Turkey & Zucchini Burgers

  • 1 lb. ground turkey
  • 1 large zucchini, coarsely grated (scant 2 cups)
  • 3 green onions, thinly sliced
  • 1 large egg
  • 2 T. chopped mint
  • 2 T. chopped cilantro
  • 2 cloves garlic, crushed
  • 1 t. ground cumin
  • 1 t. salt
  • ½ t. fresh ground pepper
  • ½ t. cayenne pepper
  • 6½ T. sunflower oil, for searing
Yogurt Sauce
  • scant ½ c. sour cream
  • scant ⅔ c. Greek yogurt
  • 1 t. grated lemon zest
  • 1 T. freshly squeezed lemon juice
  • 1 small clove garlic, crushed
  • 1½ t. olive oil
  • 1 T. sumac (I omitted, because I have to search harder to find this here)
  • ½ t. salt
  • ¼ t. ground pepper

    Set oven to 425F. Line a baking sheet with aluminum foil.

    Make the yogurt sauce by combining all the ingredients in a bowl and mixing well, and then place in the refrigerator until ready to serve.

    Place all the burger ingredients, except the oil, in a large bowl. Mix well, using your hands, making sure to get all the ingredients well incorporated, but don’t over-work the meat; fold gently and quickly.

    Make the meat patties: a 1/3 cup measurement will make 9 burgers. (You can make your burgers as large or small as you like, but will need to adjust the cooking time.) Note that the mixture will be quite wet.

    Heat a cast iron skillet over medium heat, adding half of the oil once it is heated up. Once the oil is sizzling, brown the patties on both sides, for about 2 minutes per side, working in batches, and adding more oil as needed.

    Set the browned burgers on the prepared baking sheet and bake for about 7 to 10 minutes, or until an instant thermometer registers 165 degrees F. Serve with yogurt sauce on top. Enjoy this delightful meal!

Spicy Pork Posole

I first had posole soup at a Chicago restaurant my sister took me to, and I’ve been meaning to make it home ever since, and finally found a good recipe. This recipe is from Everyday Food, but for some reason cannot be found on their website (?!!?), so I’m typing it up. I love the hominy in it. If you haven’t tried hominy yet, you’re in for a big treat.
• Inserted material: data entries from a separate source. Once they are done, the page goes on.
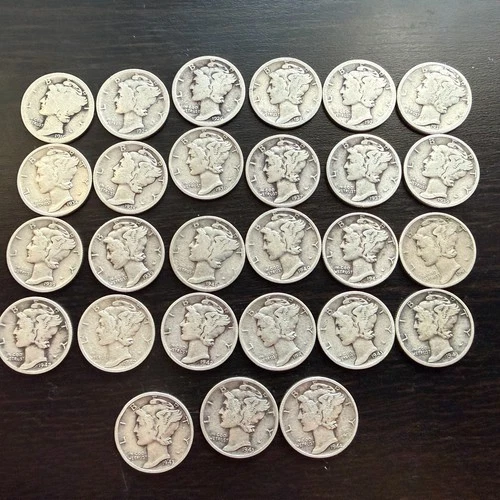 Lot of 27 Mercury Dimes 1916-1944 90% Silver Fair to Very Good Condition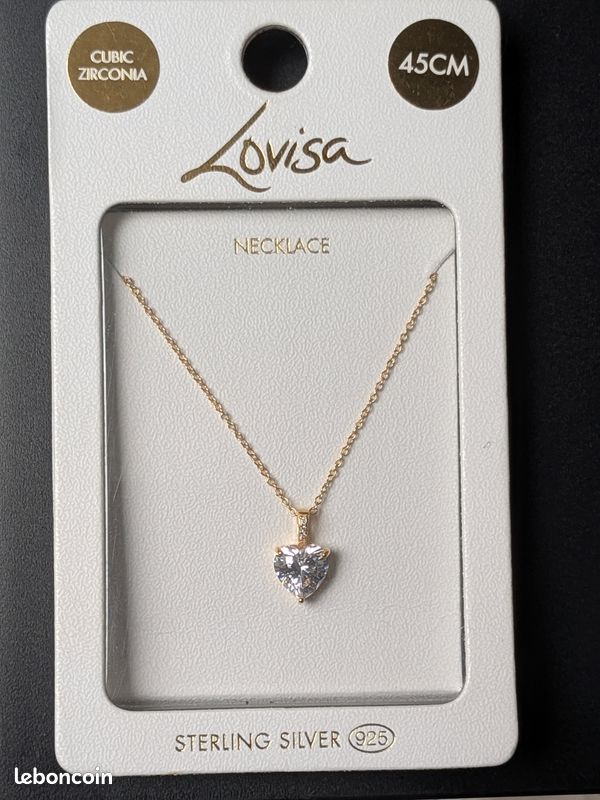 COLLIER CHAÎNE PENDENTIF en argent massif ; Améthyste Cœur EUR 20,00 - FR
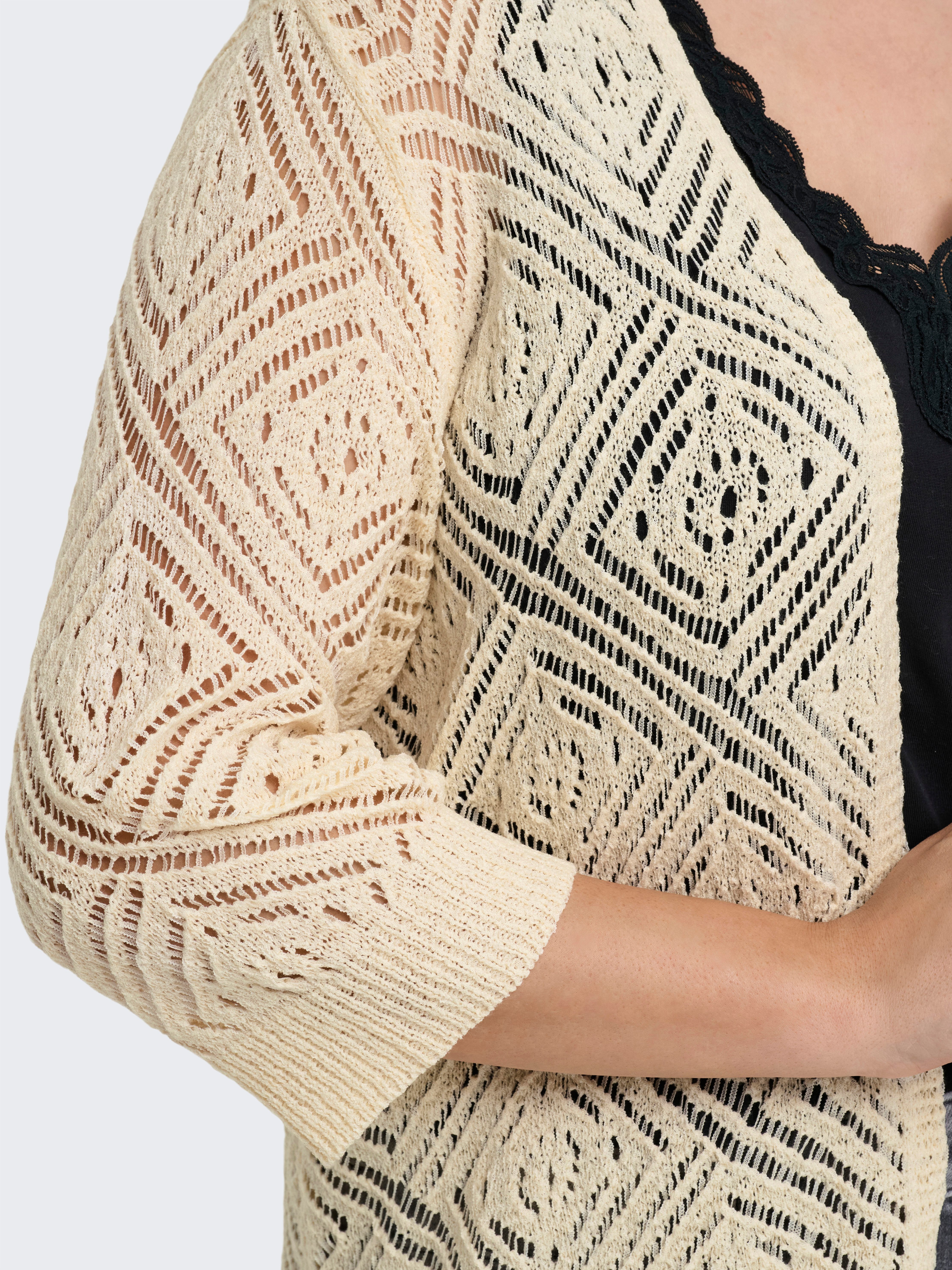ONLY CARMAKOMA Vest CARWISTY 3/4 SL OPEN CARDIGAN KNT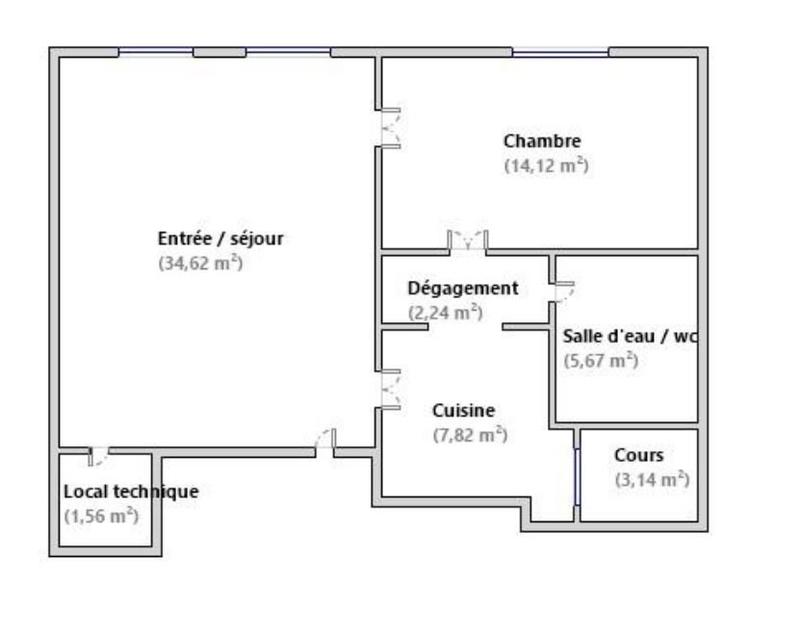 Appartement - 66 m² - 2 pièces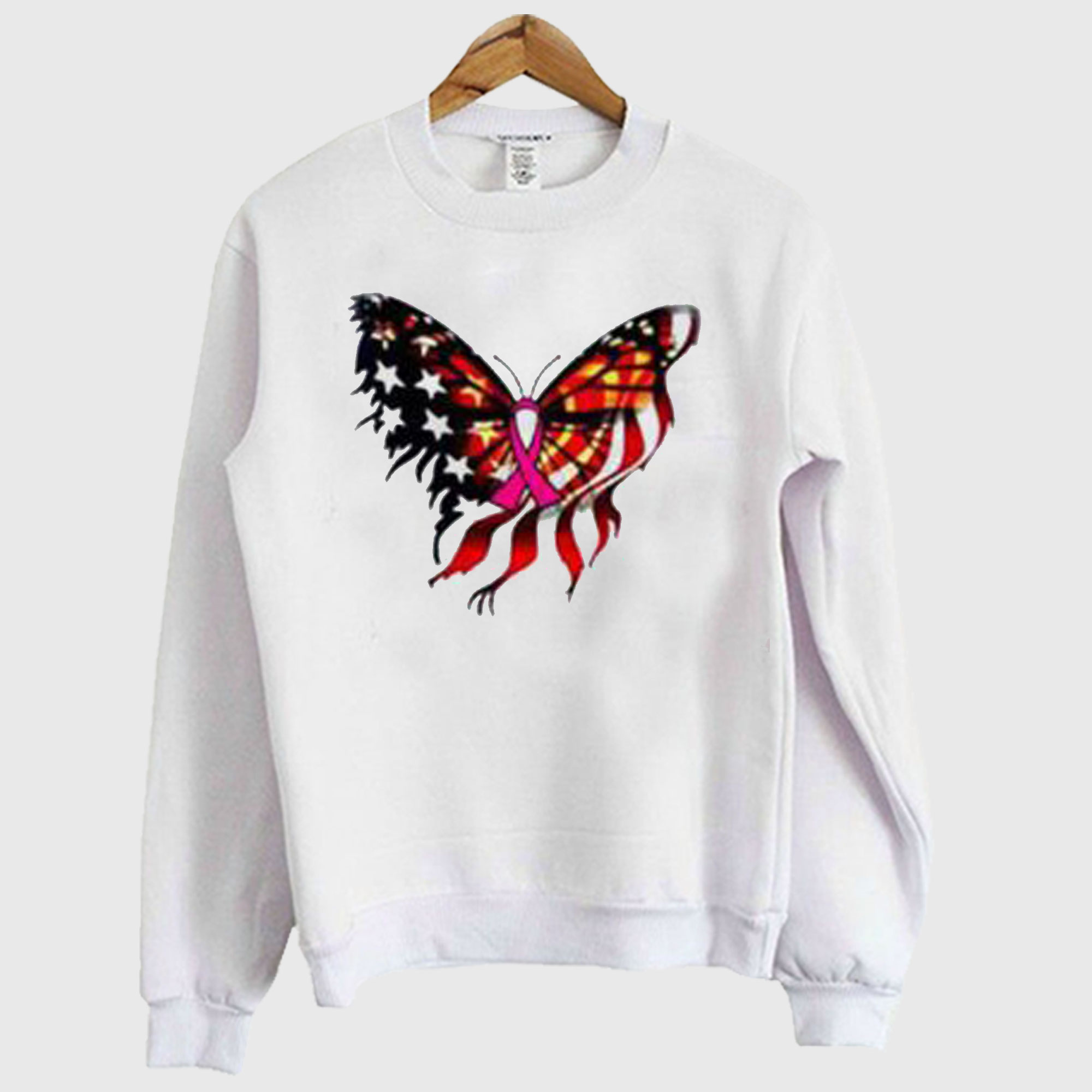 Butterfly American Flag Sweatshirt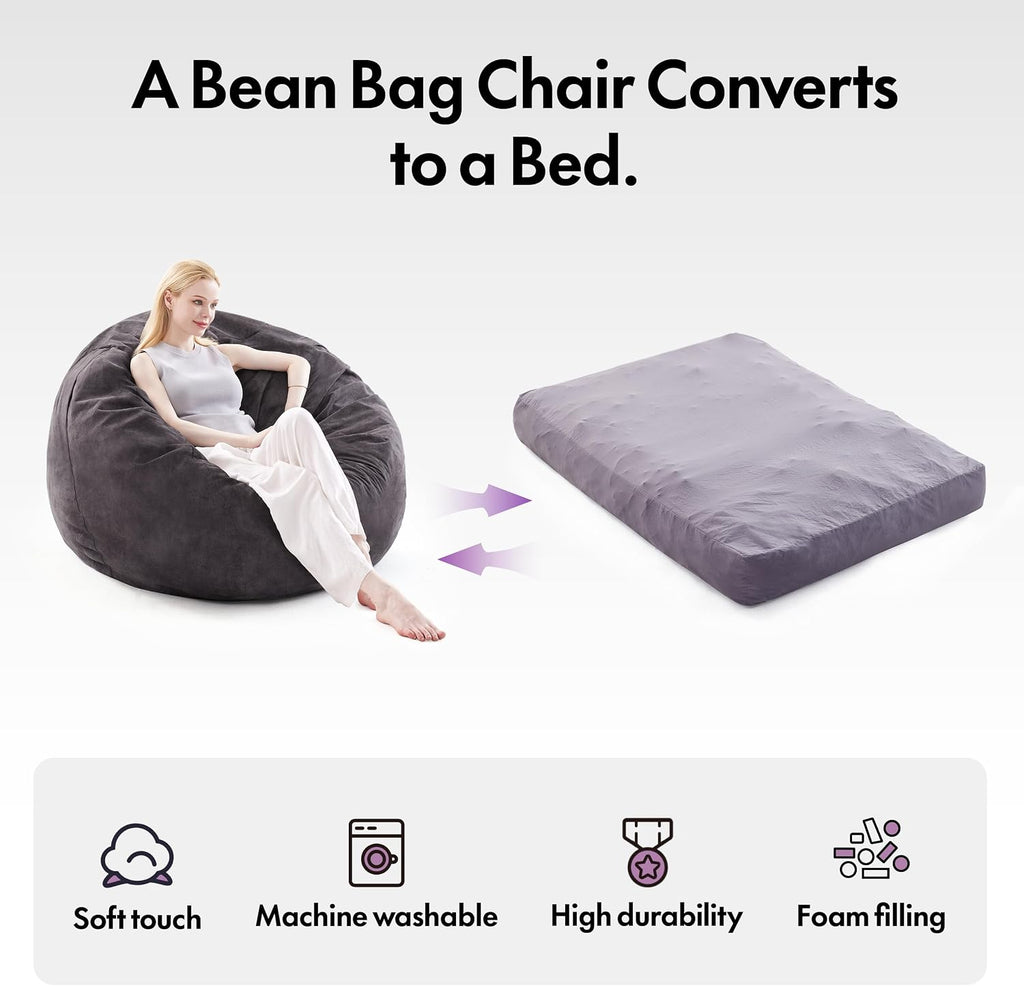 Giant Bean Bag Chair Bed for Adults, Convertible Beanbag Chairs to Floor Mattress, Large Bean Bag Lazy Chair with High-Density Foam Filling, Bean Bag Couch Sofa Bed Machine Washable, Dark Grey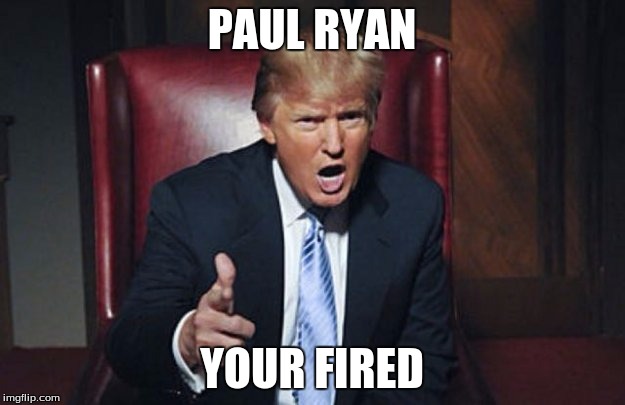 your fired | PAUL RYAN; YOUR FIRED | image tagged in your fired | made w/ Imgflip meme maker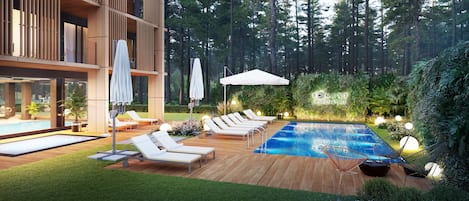 Inomhuspool och utomhuspool, öppettider: 07.00 till 21.00, och solstolar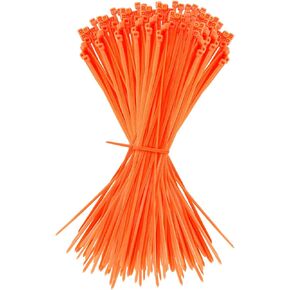 WALWAL 8 inch Cable Ties, Easy-Use Cable Management for Home, Office, and Outdoors(100 Pcs, Orange)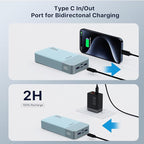 JUOVI J2651 Portable Charger, 35W 20000mAh USB C in & Out Power Bank, Battery Pack with QC4.0+PD3.0 35W High-Speed Charging for Bluetooth Earbud, Mobile Phone, Tablet (Blue)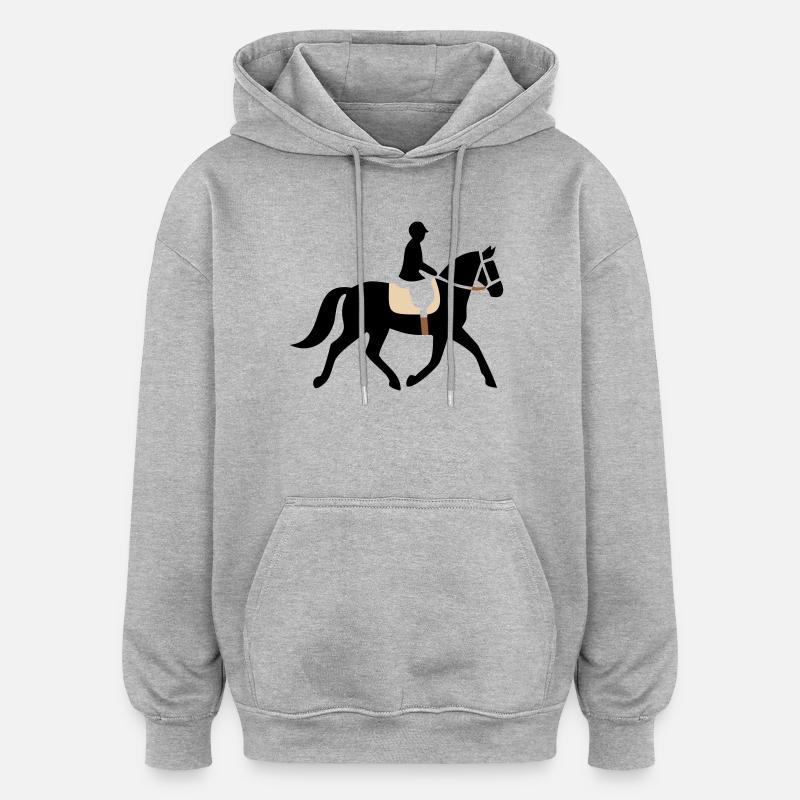 Reiter Pferd Silhouette Logo - Oversized Unisex Hoodie - Grau meliert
It’s corn that’s been alkalized, so it puffs and has a completely different texture and taste than corn does. The closest thing I can compare it to is garbanzo beans, but if that makes it sound gross, ignore that, because it’s not. Anyway, my Cape Verdean friends in Rhode Island use hominy in some of their great dishes, but posole is the only other dish I’ve seen it in (you can read this as a call for more great hominy recipes, if you have some). This soup is also a great, easy weekday dinner that uses many kitchen staples. Incidentally, you can leave the spice out by using only the adobo sauce, and not the chile, if you prefer the soup to be mild.

Spicy Pork Posole

2 T. olive oil
1 pork tenderloin (1-2 lbs.)
1 small onion, diced
2 cloves garlic, peeled and minced
2 c. water
2 (15 oz.) cans chicken broth, or 3 1/2 c. homemade chicken broth
2 cans hominy, drained and rinsed
1 can (15 oz.) diced tomatoes, with juices
1 chipotle chile in adobe sauce, chopped (with 1 T. sauce, if you prefer)
1/2 c. chopped cilantro, stems removed
lime wedges, diced avocado, sour cream for serving (optional, but really a good idea)
salt and pepper to taste

1. In a large dutch oven, heat the oil over medium-high. Add the pork tenderloin to the pan, allowing it to brown on every side, rotating it every 2-3 minutes. Remove the pork to a bowl.

2. Add the onion and garlic to the pan, salt and pepper according to taste, and then, stirring frequently, cook until tender and translucent, about 4-5 minutes. Add water, chicken broth, hominy, tomatoes, chipotle chile, and pork (with any accumulated juices) and bring to a boil. Turn the heat down, and allow to simmer until the pork is fully cooked (between 5-10 minutes. You may want to check it with an instant-read thermometer. It should be from 160-170 degrees).

3. Remove the pork from the soup and shred it (use 2 forks and scrape the pork down with the grain). Return to soup, adjust seasonings, and allow to simmer until ready to serve. Stir in cilantro just before serving, and pass chopped avocados, sour cream, and lime wedges with the soup, if desired.